*Exercise directions*.
In your copy, leave out the pictures and repeat the entries below exactly.

Pictures paired with source code:
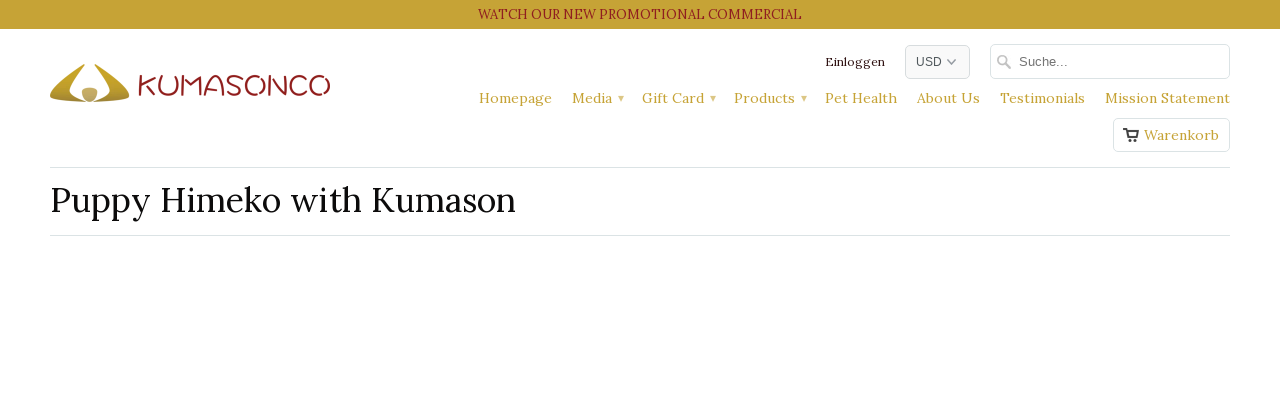

--- FILE ---
content_type: text/html; charset=utf-8
request_url: https://www.google.com/recaptcha/api2/aframe
body_size: 267
content:
<!DOCTYPE HTML><html><head><meta http-equiv="content-type" content="text/html; charset=UTF-8"></head><body><script nonce="O3JPxuCIdws2UfU-eGxjsA">/** Anti-fraud and anti-abuse applications only. See google.com/recaptcha */ try{var clients={'sodar':'https://pagead2.googlesyndication.com/pagead/sodar?'};window.addEventListener("message",function(a){try{if(a.source===window.parent){var b=JSON.parse(a.data);var c=clients[b['id']];if(c){var d=document.createElement('img');d.src=c+b['params']+'&rc='+(localStorage.getItem("rc::a")?sessionStorage.getItem("rc::b"):"");window.document.body.appendChild(d);sessionStorage.setItem("rc::e",parseInt(sessionStorage.getItem("rc::e")||0)+1);localStorage.setItem("rc::h",'1768958190092');}}}catch(b){}});window.parent.postMessage("_grecaptcha_ready", "*");}catch(b){}</script></body></html>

*Task result*.
--- FILE ---
content_type: text/html; charset=utf-8
request_url: https://www.google.com/recaptcha/api2/aframe
body_size: 267
content:
<!DOCTYPE HTML><html><head><meta http-equiv="content-type" content="text/html; charset=UTF-8"></head><body><script nonce="O3JPxuCIdws2UfU-eGxjsA">/** Anti-fraud and anti-abuse applications only. See google.com/recaptcha */ try{var clients={'sodar':'https://pagead2.googlesyndication.com/pagead/sodar?'};window.addEventListener("message",function(a){try{if(a.source===window.parent){var b=JSON.parse(a.data);var c=clients[b['id']];if(c){var d=document.createElement('img');d.src=c+b['params']+'&rc='+(localStorage.getItem("rc::a")?sessionStorage.getItem("rc::b"):"");window.document.body.appendChild(d);sessionStorage.setItem("rc::e",parseInt(sessionStorage.getItem("rc::e")||0)+1);localStorage.setItem("rc::h",'1768958190092');}}}catch(b){}});window.parent.postMessage("_grecaptcha_ready", "*");}catch(b){}</script></body></html>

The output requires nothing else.